Major companies including Woolworths, Fairfax Media, Macquarie Group and Wesfarmers have suspended or are reviewing their employee share plans after the Rudd Government introduced changes to the schemes in the federal budget.   Company directors and executives are furious with the changes, which will force individuals earning over $60,000 to pay tax on share and […]

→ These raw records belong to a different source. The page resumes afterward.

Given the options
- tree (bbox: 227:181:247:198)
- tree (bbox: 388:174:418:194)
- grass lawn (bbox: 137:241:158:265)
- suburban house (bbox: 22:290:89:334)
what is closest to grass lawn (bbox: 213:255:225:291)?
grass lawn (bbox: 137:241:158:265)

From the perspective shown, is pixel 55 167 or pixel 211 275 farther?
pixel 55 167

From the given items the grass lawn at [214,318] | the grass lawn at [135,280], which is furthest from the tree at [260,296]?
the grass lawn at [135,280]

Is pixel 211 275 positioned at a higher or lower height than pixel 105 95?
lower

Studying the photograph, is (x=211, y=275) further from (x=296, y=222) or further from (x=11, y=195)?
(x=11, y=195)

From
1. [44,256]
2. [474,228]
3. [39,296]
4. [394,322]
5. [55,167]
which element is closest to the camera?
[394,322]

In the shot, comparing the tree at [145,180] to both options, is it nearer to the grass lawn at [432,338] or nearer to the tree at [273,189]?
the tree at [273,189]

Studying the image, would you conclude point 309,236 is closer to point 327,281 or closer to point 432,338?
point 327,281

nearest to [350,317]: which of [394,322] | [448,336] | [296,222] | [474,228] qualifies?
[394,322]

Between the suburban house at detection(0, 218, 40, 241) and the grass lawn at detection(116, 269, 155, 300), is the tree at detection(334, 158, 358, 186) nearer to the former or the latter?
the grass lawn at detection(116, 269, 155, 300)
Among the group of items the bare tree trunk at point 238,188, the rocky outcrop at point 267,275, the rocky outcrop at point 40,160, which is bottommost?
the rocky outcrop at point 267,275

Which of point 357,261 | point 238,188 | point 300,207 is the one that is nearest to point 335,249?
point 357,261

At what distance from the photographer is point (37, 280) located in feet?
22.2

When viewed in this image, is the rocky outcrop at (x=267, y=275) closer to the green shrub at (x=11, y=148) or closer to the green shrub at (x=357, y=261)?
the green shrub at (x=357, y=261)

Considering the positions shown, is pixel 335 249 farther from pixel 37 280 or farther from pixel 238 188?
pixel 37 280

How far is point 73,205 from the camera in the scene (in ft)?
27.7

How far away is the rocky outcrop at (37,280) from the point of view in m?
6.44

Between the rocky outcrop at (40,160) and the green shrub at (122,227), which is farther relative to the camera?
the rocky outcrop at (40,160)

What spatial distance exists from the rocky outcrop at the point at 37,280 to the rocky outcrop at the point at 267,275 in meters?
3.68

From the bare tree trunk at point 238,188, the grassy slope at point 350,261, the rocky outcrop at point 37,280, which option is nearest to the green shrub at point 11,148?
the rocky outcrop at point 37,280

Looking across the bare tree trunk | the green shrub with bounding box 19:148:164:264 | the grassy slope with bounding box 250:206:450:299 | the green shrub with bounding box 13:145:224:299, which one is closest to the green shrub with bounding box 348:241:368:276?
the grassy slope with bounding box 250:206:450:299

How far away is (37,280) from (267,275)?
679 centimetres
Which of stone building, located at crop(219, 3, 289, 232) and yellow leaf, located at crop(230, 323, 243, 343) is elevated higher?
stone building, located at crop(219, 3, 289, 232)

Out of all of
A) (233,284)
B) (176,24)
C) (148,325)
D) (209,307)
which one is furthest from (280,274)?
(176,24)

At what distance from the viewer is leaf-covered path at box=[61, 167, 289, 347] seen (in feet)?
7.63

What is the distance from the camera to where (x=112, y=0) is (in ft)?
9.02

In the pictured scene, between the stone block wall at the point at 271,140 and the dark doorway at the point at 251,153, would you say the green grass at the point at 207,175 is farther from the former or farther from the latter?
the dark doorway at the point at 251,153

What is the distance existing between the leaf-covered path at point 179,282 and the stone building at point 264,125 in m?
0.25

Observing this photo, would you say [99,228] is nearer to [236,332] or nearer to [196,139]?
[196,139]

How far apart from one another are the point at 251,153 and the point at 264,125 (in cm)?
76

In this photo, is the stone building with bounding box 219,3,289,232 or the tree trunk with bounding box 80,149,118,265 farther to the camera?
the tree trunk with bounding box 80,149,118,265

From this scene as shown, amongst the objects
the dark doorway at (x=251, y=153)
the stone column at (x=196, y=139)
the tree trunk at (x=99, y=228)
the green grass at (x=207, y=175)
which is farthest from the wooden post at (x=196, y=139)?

Major companies including Woolworths, Fairfax Media, Macquarie Group and Wesfarmers have suspended or are reviewing their employee share plans after the Rudd Government introduced changes to the schemes in the federal budget.

 

Company directors and executives are furious with the changes, which will force individuals earning over $60,000 to pay tax on share and options packages up-front.

 

Under current laws, those who take part in schemes can designate to pay tax when the shares are sold, which often can be years from the date the shares are awarded.

 

Most who take part in the schemes choose to wait, fearing the value of shares may decline after they have already paid tax up-front.

 

Ironically, the decision of major companies to suspend or review their share schemes could dash the Government’s hopes of the $200 million it expected to gain from the changes over four years.

 

While many major companies are already reviewing their schemes, smaller firms are also reeling.

 

Michael Dundas, a partner at law firm Moore Stephens, says several of his clients are “very worried” about the changes to the scheme. He says share recipients may have tax bills they cannot afford.

 

“The vast majority of participants aren’t necessarily wealthy people, and all of a sudden they’ve got a $20,000 tax bill they’re not going to be able to fund,” he says.

 

“So the majority of employers will know that, and the majority of people they’re giving shares to will have to pull out. You’ve got a commitment that you’re going to pay shares based on profit, perhaps doing it for the last four years, and now they say they’re not giving them anything because it’ll penalise workers.”

 

Dundas says this will affect a company’s competitiveness, as share schemes are vital to maintaining a sense of company ownership, and the Government will have to re-think its strategy.

 

“Owner-based incentive schemes are important for businesses and (are) competitive, and they are an incentive scheme to have people participate in company growth rather than get paid cash,” he says.

 

“You’ll see a lot of these schemes completely scrapped, and it all just doesn’t make sense. I think the Government is going to have to reverse their position.”

 

Computershare managing director Geoff Price told The Australian that of the share plans it handles for several of the top 100 ASX listed groups, 95% have suspended share schemes since the budget announcement – accounting for about 300,000 workers.

 

“All the share plans we operate are likely to be suspended until there’s some clarity,” he said.